Choisir un fournisseur de mail
Les mails sont devenus centraux dans nos vies numériques, et dans nos vies tout court.
Trouver un bon fournisseur d’adresse mail est capital.
Là encore, vous pouvez avoir le choix entre héberger vous-même une solution de messagerie pour vous et vos proches, sur un NAS
(par exemple, le paquet Mail du système Disk Station Manager ou DSM des NAS
Synology) ou, solution la plus simple, faire héberger votre courrier chez un fournisseur tiers. Qui ne devra pas être Google, Yahoo, ou un autre fournisseur gratuit américain.
Les critères de choix doivent être :
- Hébergement des données sur le territoire de l’Union européenne ou à défaut un pays européen avec la même politique restrictive sur l’utilisation des données (la Suisse, par exemple).
- Sécurisation de vos données.
- Pas de publicité.
- Pas d’utilisation de vos données à des fins publicitaires.
- Pas d’utilisation de vos données tout court.
- Quota de stockage.
- Possibilité de comptes pour votre famille et vos amis.
- Possibilité d’utiliser un nom de domaine qui vous appartienne (exemple : @decaille-deplume.fr pour moi).
- Intégration avec d’autres services (carnet d’adresses sécurisé, calendrier, espace de stockage de fichiers ; etc.).
- Coût.
Recommandations gratuites :
- Proton Mail. Créée par les ingénieurs du CERN en Suisse pour héberger leurs propres messageries sécurisées, cette entreprise a ouvert ses offres au public avec une grande qualité. Avec l’option gratuite, vous avez déjà tout ce qu’il faut pour vous créer une adresse mail sécurisée, même s’il y a peu d’espace. Mais si vous suivez mes recommandations du premier article, sur la gestion de vos mails, cet espace-là peut vous suffire pour de longues années.

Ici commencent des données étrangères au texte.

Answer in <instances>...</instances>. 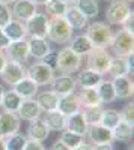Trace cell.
I'll return each instance as SVG.
<instances>
[{"label": "cell", "mask_w": 134, "mask_h": 150, "mask_svg": "<svg viewBox=\"0 0 134 150\" xmlns=\"http://www.w3.org/2000/svg\"><path fill=\"white\" fill-rule=\"evenodd\" d=\"M72 36H74V29L66 23L63 17H48V41L59 45H65L69 44Z\"/></svg>", "instance_id": "obj_1"}, {"label": "cell", "mask_w": 134, "mask_h": 150, "mask_svg": "<svg viewBox=\"0 0 134 150\" xmlns=\"http://www.w3.org/2000/svg\"><path fill=\"white\" fill-rule=\"evenodd\" d=\"M92 42L93 48H108L113 38V30L110 24L103 23V21H93L86 26V32H84Z\"/></svg>", "instance_id": "obj_2"}, {"label": "cell", "mask_w": 134, "mask_h": 150, "mask_svg": "<svg viewBox=\"0 0 134 150\" xmlns=\"http://www.w3.org/2000/svg\"><path fill=\"white\" fill-rule=\"evenodd\" d=\"M110 48L115 57H130L134 53V36L122 29L113 32Z\"/></svg>", "instance_id": "obj_3"}, {"label": "cell", "mask_w": 134, "mask_h": 150, "mask_svg": "<svg viewBox=\"0 0 134 150\" xmlns=\"http://www.w3.org/2000/svg\"><path fill=\"white\" fill-rule=\"evenodd\" d=\"M83 63V57L76 54L72 50H69V47L62 48L60 51H57V68L56 71H59L60 74H68L72 75L74 72H78Z\"/></svg>", "instance_id": "obj_4"}, {"label": "cell", "mask_w": 134, "mask_h": 150, "mask_svg": "<svg viewBox=\"0 0 134 150\" xmlns=\"http://www.w3.org/2000/svg\"><path fill=\"white\" fill-rule=\"evenodd\" d=\"M112 57L113 56L108 53L107 48H92L86 54V68L101 75H105Z\"/></svg>", "instance_id": "obj_5"}, {"label": "cell", "mask_w": 134, "mask_h": 150, "mask_svg": "<svg viewBox=\"0 0 134 150\" xmlns=\"http://www.w3.org/2000/svg\"><path fill=\"white\" fill-rule=\"evenodd\" d=\"M54 72L56 71H53L50 66H47L44 62L38 60L35 63H32L29 68H26V77L35 81L38 87H42L51 83V80L54 78Z\"/></svg>", "instance_id": "obj_6"}, {"label": "cell", "mask_w": 134, "mask_h": 150, "mask_svg": "<svg viewBox=\"0 0 134 150\" xmlns=\"http://www.w3.org/2000/svg\"><path fill=\"white\" fill-rule=\"evenodd\" d=\"M131 12H133V9H131L130 3H127L125 0H112L105 11V20L108 24L120 26Z\"/></svg>", "instance_id": "obj_7"}, {"label": "cell", "mask_w": 134, "mask_h": 150, "mask_svg": "<svg viewBox=\"0 0 134 150\" xmlns=\"http://www.w3.org/2000/svg\"><path fill=\"white\" fill-rule=\"evenodd\" d=\"M24 77H26V66H24V63H20V62L8 59L5 68L2 69V72H0L2 81L5 84H8L9 87H14Z\"/></svg>", "instance_id": "obj_8"}, {"label": "cell", "mask_w": 134, "mask_h": 150, "mask_svg": "<svg viewBox=\"0 0 134 150\" xmlns=\"http://www.w3.org/2000/svg\"><path fill=\"white\" fill-rule=\"evenodd\" d=\"M27 36L32 38H47L48 33V17L44 12H36V14L29 18L26 23Z\"/></svg>", "instance_id": "obj_9"}, {"label": "cell", "mask_w": 134, "mask_h": 150, "mask_svg": "<svg viewBox=\"0 0 134 150\" xmlns=\"http://www.w3.org/2000/svg\"><path fill=\"white\" fill-rule=\"evenodd\" d=\"M51 89L59 98L60 96H65V95H71V93H76L77 90V81L72 75L68 74H60L57 77H54L50 83Z\"/></svg>", "instance_id": "obj_10"}, {"label": "cell", "mask_w": 134, "mask_h": 150, "mask_svg": "<svg viewBox=\"0 0 134 150\" xmlns=\"http://www.w3.org/2000/svg\"><path fill=\"white\" fill-rule=\"evenodd\" d=\"M21 120L17 112L2 111L0 112V138H8L9 135L20 132Z\"/></svg>", "instance_id": "obj_11"}, {"label": "cell", "mask_w": 134, "mask_h": 150, "mask_svg": "<svg viewBox=\"0 0 134 150\" xmlns=\"http://www.w3.org/2000/svg\"><path fill=\"white\" fill-rule=\"evenodd\" d=\"M12 18L18 20L21 23H26L29 18H32L36 12H38V6H36L32 0H15L11 8Z\"/></svg>", "instance_id": "obj_12"}, {"label": "cell", "mask_w": 134, "mask_h": 150, "mask_svg": "<svg viewBox=\"0 0 134 150\" xmlns=\"http://www.w3.org/2000/svg\"><path fill=\"white\" fill-rule=\"evenodd\" d=\"M133 75V56L130 57H112V62L108 65L107 75L112 78L124 77V75Z\"/></svg>", "instance_id": "obj_13"}, {"label": "cell", "mask_w": 134, "mask_h": 150, "mask_svg": "<svg viewBox=\"0 0 134 150\" xmlns=\"http://www.w3.org/2000/svg\"><path fill=\"white\" fill-rule=\"evenodd\" d=\"M88 141L92 146L96 144H105V143H113V137H112V131L104 128L103 125H89L88 126Z\"/></svg>", "instance_id": "obj_14"}, {"label": "cell", "mask_w": 134, "mask_h": 150, "mask_svg": "<svg viewBox=\"0 0 134 150\" xmlns=\"http://www.w3.org/2000/svg\"><path fill=\"white\" fill-rule=\"evenodd\" d=\"M27 47H29V56L35 60H42L48 53L51 51L50 42L47 38H27Z\"/></svg>", "instance_id": "obj_15"}, {"label": "cell", "mask_w": 134, "mask_h": 150, "mask_svg": "<svg viewBox=\"0 0 134 150\" xmlns=\"http://www.w3.org/2000/svg\"><path fill=\"white\" fill-rule=\"evenodd\" d=\"M5 54L9 60H15L20 63H26L29 60V47L27 41H15L9 42V45L5 48Z\"/></svg>", "instance_id": "obj_16"}, {"label": "cell", "mask_w": 134, "mask_h": 150, "mask_svg": "<svg viewBox=\"0 0 134 150\" xmlns=\"http://www.w3.org/2000/svg\"><path fill=\"white\" fill-rule=\"evenodd\" d=\"M17 116L20 117V120L30 122V120H35V119H39L42 116V110L39 108L35 98L23 99L20 108L17 110Z\"/></svg>", "instance_id": "obj_17"}, {"label": "cell", "mask_w": 134, "mask_h": 150, "mask_svg": "<svg viewBox=\"0 0 134 150\" xmlns=\"http://www.w3.org/2000/svg\"><path fill=\"white\" fill-rule=\"evenodd\" d=\"M2 30H3V33L6 35V38H8L11 42L26 41L27 38H29L27 36V30H26V24L18 21V20H14V18H12Z\"/></svg>", "instance_id": "obj_18"}, {"label": "cell", "mask_w": 134, "mask_h": 150, "mask_svg": "<svg viewBox=\"0 0 134 150\" xmlns=\"http://www.w3.org/2000/svg\"><path fill=\"white\" fill-rule=\"evenodd\" d=\"M48 135H50V129L47 128V125L44 123V120L41 117L29 122V128H27V134H26L29 140L44 143L48 138Z\"/></svg>", "instance_id": "obj_19"}, {"label": "cell", "mask_w": 134, "mask_h": 150, "mask_svg": "<svg viewBox=\"0 0 134 150\" xmlns=\"http://www.w3.org/2000/svg\"><path fill=\"white\" fill-rule=\"evenodd\" d=\"M57 111H60L65 117L81 111V104L78 101L77 93H71V95L60 96L59 98V104H57Z\"/></svg>", "instance_id": "obj_20"}, {"label": "cell", "mask_w": 134, "mask_h": 150, "mask_svg": "<svg viewBox=\"0 0 134 150\" xmlns=\"http://www.w3.org/2000/svg\"><path fill=\"white\" fill-rule=\"evenodd\" d=\"M112 83H113V89H115V93H116V99H130V98H133L134 86H133V80L130 78V75L112 78Z\"/></svg>", "instance_id": "obj_21"}, {"label": "cell", "mask_w": 134, "mask_h": 150, "mask_svg": "<svg viewBox=\"0 0 134 150\" xmlns=\"http://www.w3.org/2000/svg\"><path fill=\"white\" fill-rule=\"evenodd\" d=\"M63 18L66 20V23L74 30H83V29H86V26L89 24V18L84 17L74 5H69L66 8L65 14H63Z\"/></svg>", "instance_id": "obj_22"}, {"label": "cell", "mask_w": 134, "mask_h": 150, "mask_svg": "<svg viewBox=\"0 0 134 150\" xmlns=\"http://www.w3.org/2000/svg\"><path fill=\"white\" fill-rule=\"evenodd\" d=\"M103 80V75L98 74V72H93L91 69H80L77 77H76V81H77V86H80V89H95L96 86L100 84V81Z\"/></svg>", "instance_id": "obj_23"}, {"label": "cell", "mask_w": 134, "mask_h": 150, "mask_svg": "<svg viewBox=\"0 0 134 150\" xmlns=\"http://www.w3.org/2000/svg\"><path fill=\"white\" fill-rule=\"evenodd\" d=\"M41 119L44 120V123L47 125V128L50 129V131H54V132H62V131H65L66 117H65L60 111L54 110V111L44 112V116H42Z\"/></svg>", "instance_id": "obj_24"}, {"label": "cell", "mask_w": 134, "mask_h": 150, "mask_svg": "<svg viewBox=\"0 0 134 150\" xmlns=\"http://www.w3.org/2000/svg\"><path fill=\"white\" fill-rule=\"evenodd\" d=\"M36 102H38L39 108L42 110V112H48V111H54L57 110V104H59V96L53 92V90H44V92H38L36 93Z\"/></svg>", "instance_id": "obj_25"}, {"label": "cell", "mask_w": 134, "mask_h": 150, "mask_svg": "<svg viewBox=\"0 0 134 150\" xmlns=\"http://www.w3.org/2000/svg\"><path fill=\"white\" fill-rule=\"evenodd\" d=\"M88 126L89 125L84 120L81 111L76 112V114H71L66 117V126L65 129L69 131V132H74L77 135H81V137H86V132H88Z\"/></svg>", "instance_id": "obj_26"}, {"label": "cell", "mask_w": 134, "mask_h": 150, "mask_svg": "<svg viewBox=\"0 0 134 150\" xmlns=\"http://www.w3.org/2000/svg\"><path fill=\"white\" fill-rule=\"evenodd\" d=\"M93 48L92 42L89 41V38L81 33V35H77V36H72V39L69 41V50H72L78 56H86L91 50Z\"/></svg>", "instance_id": "obj_27"}, {"label": "cell", "mask_w": 134, "mask_h": 150, "mask_svg": "<svg viewBox=\"0 0 134 150\" xmlns=\"http://www.w3.org/2000/svg\"><path fill=\"white\" fill-rule=\"evenodd\" d=\"M23 99H29V98H35L36 93H38L39 87L36 86L35 81H32L29 77H24L23 80H20L14 87H12Z\"/></svg>", "instance_id": "obj_28"}, {"label": "cell", "mask_w": 134, "mask_h": 150, "mask_svg": "<svg viewBox=\"0 0 134 150\" xmlns=\"http://www.w3.org/2000/svg\"><path fill=\"white\" fill-rule=\"evenodd\" d=\"M21 102H23V98L11 87V89L5 90L3 98H2V105H0V107L3 108V111L17 112V110L20 108Z\"/></svg>", "instance_id": "obj_29"}, {"label": "cell", "mask_w": 134, "mask_h": 150, "mask_svg": "<svg viewBox=\"0 0 134 150\" xmlns=\"http://www.w3.org/2000/svg\"><path fill=\"white\" fill-rule=\"evenodd\" d=\"M95 89H96V92H98V95H100L101 104H112V102L116 101V93H115V89H113L112 80H104L103 78Z\"/></svg>", "instance_id": "obj_30"}, {"label": "cell", "mask_w": 134, "mask_h": 150, "mask_svg": "<svg viewBox=\"0 0 134 150\" xmlns=\"http://www.w3.org/2000/svg\"><path fill=\"white\" fill-rule=\"evenodd\" d=\"M78 101L81 104V107H98L103 105L100 95L96 92V89H80V92L77 93Z\"/></svg>", "instance_id": "obj_31"}, {"label": "cell", "mask_w": 134, "mask_h": 150, "mask_svg": "<svg viewBox=\"0 0 134 150\" xmlns=\"http://www.w3.org/2000/svg\"><path fill=\"white\" fill-rule=\"evenodd\" d=\"M74 6L89 20L98 17V14H100V6H98L96 0H76Z\"/></svg>", "instance_id": "obj_32"}, {"label": "cell", "mask_w": 134, "mask_h": 150, "mask_svg": "<svg viewBox=\"0 0 134 150\" xmlns=\"http://www.w3.org/2000/svg\"><path fill=\"white\" fill-rule=\"evenodd\" d=\"M120 123V112L118 110L113 108H103V116H101V122L100 125H103L107 129H113Z\"/></svg>", "instance_id": "obj_33"}, {"label": "cell", "mask_w": 134, "mask_h": 150, "mask_svg": "<svg viewBox=\"0 0 134 150\" xmlns=\"http://www.w3.org/2000/svg\"><path fill=\"white\" fill-rule=\"evenodd\" d=\"M112 137L113 141H119V143H130L133 140V126L120 122L116 128L112 129Z\"/></svg>", "instance_id": "obj_34"}, {"label": "cell", "mask_w": 134, "mask_h": 150, "mask_svg": "<svg viewBox=\"0 0 134 150\" xmlns=\"http://www.w3.org/2000/svg\"><path fill=\"white\" fill-rule=\"evenodd\" d=\"M81 114L88 125H100L103 116V105L98 107H81Z\"/></svg>", "instance_id": "obj_35"}, {"label": "cell", "mask_w": 134, "mask_h": 150, "mask_svg": "<svg viewBox=\"0 0 134 150\" xmlns=\"http://www.w3.org/2000/svg\"><path fill=\"white\" fill-rule=\"evenodd\" d=\"M59 140L62 141L65 146H68L71 150H74L77 149L81 143L86 141V137H81V135H77L74 132H69V131H62L60 132V137H59Z\"/></svg>", "instance_id": "obj_36"}, {"label": "cell", "mask_w": 134, "mask_h": 150, "mask_svg": "<svg viewBox=\"0 0 134 150\" xmlns=\"http://www.w3.org/2000/svg\"><path fill=\"white\" fill-rule=\"evenodd\" d=\"M5 143H6V150H23L27 143V137L26 134L15 132L9 135L8 138H5Z\"/></svg>", "instance_id": "obj_37"}, {"label": "cell", "mask_w": 134, "mask_h": 150, "mask_svg": "<svg viewBox=\"0 0 134 150\" xmlns=\"http://www.w3.org/2000/svg\"><path fill=\"white\" fill-rule=\"evenodd\" d=\"M44 6H45L47 14L50 15V17H63L65 11H66V8L69 5L60 2V0H48Z\"/></svg>", "instance_id": "obj_38"}, {"label": "cell", "mask_w": 134, "mask_h": 150, "mask_svg": "<svg viewBox=\"0 0 134 150\" xmlns=\"http://www.w3.org/2000/svg\"><path fill=\"white\" fill-rule=\"evenodd\" d=\"M119 112H120V122L130 125V126H134V104H133V101L128 102L122 108V111H119Z\"/></svg>", "instance_id": "obj_39"}, {"label": "cell", "mask_w": 134, "mask_h": 150, "mask_svg": "<svg viewBox=\"0 0 134 150\" xmlns=\"http://www.w3.org/2000/svg\"><path fill=\"white\" fill-rule=\"evenodd\" d=\"M12 20V12L9 5L0 3V29H3L6 24Z\"/></svg>", "instance_id": "obj_40"}, {"label": "cell", "mask_w": 134, "mask_h": 150, "mask_svg": "<svg viewBox=\"0 0 134 150\" xmlns=\"http://www.w3.org/2000/svg\"><path fill=\"white\" fill-rule=\"evenodd\" d=\"M41 62H44V63L47 65V66H50L53 71H56V68H57V51H51L48 53Z\"/></svg>", "instance_id": "obj_41"}, {"label": "cell", "mask_w": 134, "mask_h": 150, "mask_svg": "<svg viewBox=\"0 0 134 150\" xmlns=\"http://www.w3.org/2000/svg\"><path fill=\"white\" fill-rule=\"evenodd\" d=\"M120 29L128 32V33H131V35L134 33V14H133V12L124 20V23L120 24Z\"/></svg>", "instance_id": "obj_42"}, {"label": "cell", "mask_w": 134, "mask_h": 150, "mask_svg": "<svg viewBox=\"0 0 134 150\" xmlns=\"http://www.w3.org/2000/svg\"><path fill=\"white\" fill-rule=\"evenodd\" d=\"M23 150H45V147L39 141H33V140L27 138V143H26V146H24Z\"/></svg>", "instance_id": "obj_43"}, {"label": "cell", "mask_w": 134, "mask_h": 150, "mask_svg": "<svg viewBox=\"0 0 134 150\" xmlns=\"http://www.w3.org/2000/svg\"><path fill=\"white\" fill-rule=\"evenodd\" d=\"M9 42H11V41L6 38V35L3 33V30L0 29V50H5V48L9 45Z\"/></svg>", "instance_id": "obj_44"}, {"label": "cell", "mask_w": 134, "mask_h": 150, "mask_svg": "<svg viewBox=\"0 0 134 150\" xmlns=\"http://www.w3.org/2000/svg\"><path fill=\"white\" fill-rule=\"evenodd\" d=\"M51 150H71V149H69L68 146H65L60 140H56V141H54V144L51 146Z\"/></svg>", "instance_id": "obj_45"}, {"label": "cell", "mask_w": 134, "mask_h": 150, "mask_svg": "<svg viewBox=\"0 0 134 150\" xmlns=\"http://www.w3.org/2000/svg\"><path fill=\"white\" fill-rule=\"evenodd\" d=\"M93 150H115V146L112 143H105V144H96L93 146Z\"/></svg>", "instance_id": "obj_46"}, {"label": "cell", "mask_w": 134, "mask_h": 150, "mask_svg": "<svg viewBox=\"0 0 134 150\" xmlns=\"http://www.w3.org/2000/svg\"><path fill=\"white\" fill-rule=\"evenodd\" d=\"M6 62H8V57L5 54V50H0V72H2V69L5 68Z\"/></svg>", "instance_id": "obj_47"}, {"label": "cell", "mask_w": 134, "mask_h": 150, "mask_svg": "<svg viewBox=\"0 0 134 150\" xmlns=\"http://www.w3.org/2000/svg\"><path fill=\"white\" fill-rule=\"evenodd\" d=\"M74 150H93V146L84 141V143H81V144H80L77 149H74Z\"/></svg>", "instance_id": "obj_48"}, {"label": "cell", "mask_w": 134, "mask_h": 150, "mask_svg": "<svg viewBox=\"0 0 134 150\" xmlns=\"http://www.w3.org/2000/svg\"><path fill=\"white\" fill-rule=\"evenodd\" d=\"M32 2H33L36 6H38V5H42V6H44V5L48 2V0H32Z\"/></svg>", "instance_id": "obj_49"}, {"label": "cell", "mask_w": 134, "mask_h": 150, "mask_svg": "<svg viewBox=\"0 0 134 150\" xmlns=\"http://www.w3.org/2000/svg\"><path fill=\"white\" fill-rule=\"evenodd\" d=\"M0 150H6V143H5V138H0Z\"/></svg>", "instance_id": "obj_50"}, {"label": "cell", "mask_w": 134, "mask_h": 150, "mask_svg": "<svg viewBox=\"0 0 134 150\" xmlns=\"http://www.w3.org/2000/svg\"><path fill=\"white\" fill-rule=\"evenodd\" d=\"M3 93H5V87L0 84V105H2V98H3Z\"/></svg>", "instance_id": "obj_51"}, {"label": "cell", "mask_w": 134, "mask_h": 150, "mask_svg": "<svg viewBox=\"0 0 134 150\" xmlns=\"http://www.w3.org/2000/svg\"><path fill=\"white\" fill-rule=\"evenodd\" d=\"M15 2V0H0V3H3V5H12V3H14Z\"/></svg>", "instance_id": "obj_52"}, {"label": "cell", "mask_w": 134, "mask_h": 150, "mask_svg": "<svg viewBox=\"0 0 134 150\" xmlns=\"http://www.w3.org/2000/svg\"><path fill=\"white\" fill-rule=\"evenodd\" d=\"M60 2H63V3H66V5H74L76 0H60Z\"/></svg>", "instance_id": "obj_53"}, {"label": "cell", "mask_w": 134, "mask_h": 150, "mask_svg": "<svg viewBox=\"0 0 134 150\" xmlns=\"http://www.w3.org/2000/svg\"><path fill=\"white\" fill-rule=\"evenodd\" d=\"M127 150H134V146H133V144H131V146H130V147H128V149H127Z\"/></svg>", "instance_id": "obj_54"}, {"label": "cell", "mask_w": 134, "mask_h": 150, "mask_svg": "<svg viewBox=\"0 0 134 150\" xmlns=\"http://www.w3.org/2000/svg\"><path fill=\"white\" fill-rule=\"evenodd\" d=\"M125 2H127V3H133V2H134V0H125Z\"/></svg>", "instance_id": "obj_55"}, {"label": "cell", "mask_w": 134, "mask_h": 150, "mask_svg": "<svg viewBox=\"0 0 134 150\" xmlns=\"http://www.w3.org/2000/svg\"><path fill=\"white\" fill-rule=\"evenodd\" d=\"M104 2H112V0H104Z\"/></svg>", "instance_id": "obj_56"}]
</instances>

- Mailo. Un fournisseur français, indépendant des fournisseurs d’accès, avec un service de qualité et une option gratuite, c’est unique.
Recommandations payantes :
- OVH. C’est le choix que j’ai fait, personnellement, car c’est OVH qui héberge d’écaille & de plume. J’ai donc possibilité d’avoir mon nom de domaine pour mes mails également.
- Proton Mail. Les versions payantes offrent plus d’espace, et l’accès à d’autres services sécurisés, comme un cloud tiers, un calendrier, un Virtual Private Netword (ou VPN, une façon de rendre votre navigation vraiment privée), etc.
- Mailo. La version payante vous garantit une adresse à vie, et vous offre plus d’espace.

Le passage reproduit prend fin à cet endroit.